As one of the original Earth Day founders in Berkeley, I recall him saying that he argued for a different sort of activity from the one that became a celebration on one day a year. Instead, he pushed for activities that were carried out daily such as work in soup kitchens, developing recycling programs, and the like. Embodiment may be the best way to describe Loren’s ethos and praxis. Be the change. Don’t celebrate one day per year and backslide the other 364 days. I think now more than ever, many sense a climax, that something is about to change. That something has to change. Emergency is in the air. Maybe many of us are beginning to connect the dots, to see systems more clearly and inquire about our role and responsibility in them. So as the sun stands still on December 21st, there will be a gathering in Santa Rosa, California that Loren instituted on an annual basis years ago. Loren won’t be there but his dream will be.

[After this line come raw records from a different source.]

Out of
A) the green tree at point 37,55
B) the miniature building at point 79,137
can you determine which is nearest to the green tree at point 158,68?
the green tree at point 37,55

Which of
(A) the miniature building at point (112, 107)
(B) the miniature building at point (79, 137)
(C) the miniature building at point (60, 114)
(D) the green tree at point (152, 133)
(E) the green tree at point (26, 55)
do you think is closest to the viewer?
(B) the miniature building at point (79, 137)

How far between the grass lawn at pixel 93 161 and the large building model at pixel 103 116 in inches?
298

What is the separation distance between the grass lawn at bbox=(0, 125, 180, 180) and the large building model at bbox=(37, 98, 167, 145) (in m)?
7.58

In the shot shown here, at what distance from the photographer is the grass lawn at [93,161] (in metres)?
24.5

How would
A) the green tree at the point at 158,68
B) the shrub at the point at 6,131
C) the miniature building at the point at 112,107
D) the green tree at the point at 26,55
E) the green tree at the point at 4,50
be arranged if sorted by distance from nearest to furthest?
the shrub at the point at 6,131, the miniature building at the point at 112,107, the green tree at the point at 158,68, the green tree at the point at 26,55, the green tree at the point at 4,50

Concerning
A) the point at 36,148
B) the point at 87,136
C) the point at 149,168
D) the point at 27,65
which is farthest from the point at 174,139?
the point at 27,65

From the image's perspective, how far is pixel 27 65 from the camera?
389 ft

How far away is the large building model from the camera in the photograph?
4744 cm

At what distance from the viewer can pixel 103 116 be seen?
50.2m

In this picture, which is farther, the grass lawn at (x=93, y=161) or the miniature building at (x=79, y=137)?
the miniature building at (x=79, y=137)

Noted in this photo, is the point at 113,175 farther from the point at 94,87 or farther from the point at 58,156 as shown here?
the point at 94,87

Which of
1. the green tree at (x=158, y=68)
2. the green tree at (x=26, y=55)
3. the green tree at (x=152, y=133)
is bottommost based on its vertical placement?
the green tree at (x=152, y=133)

He could be crusty, harsh at times, but I think he always saw things with such clarity when others could not. This must have been a deeper source of frustration. Whether I’m right about that or not, I have that frustration myself. He was ahead of his time but I hope we’re catching up. I hope our sight is improving. I wish I could be at the gathering but I won’t. It’s a long ways from the mountains of North Carolina (and a big carbon footprint too). I will be there in other ways though, pausing with the sun at 5:23 p.m. for that moment to acknowledge my place, but trying to do good work every day of the year.

Related notes:
AIRE is a long-time project of Inquiring Systems. Check out the diverse organizations and projects within the Inquiring Systems family.

I’m eternally grateful to Virginia Hubbell, who was Executive Director of the Mental Insight Foundation at the time, for “strongly recommending” that I bring Loren into AIRE’s work, then, a decade ago, in its infancy.

Arturo Escobar, an anthropologist and author of an important book, Designs for the Pluriverse: Radical Interdependence, Autonomy, and the Making of Worlds, references (page xii) Churchman as a seminal figure in the systems field, one that Escobar, himself quite brilliant, has devoted his skills to advance– the design of knowledge systems. This “one degree of separation” is a sign that Loren was aiming properly and of the hope that others will advance it.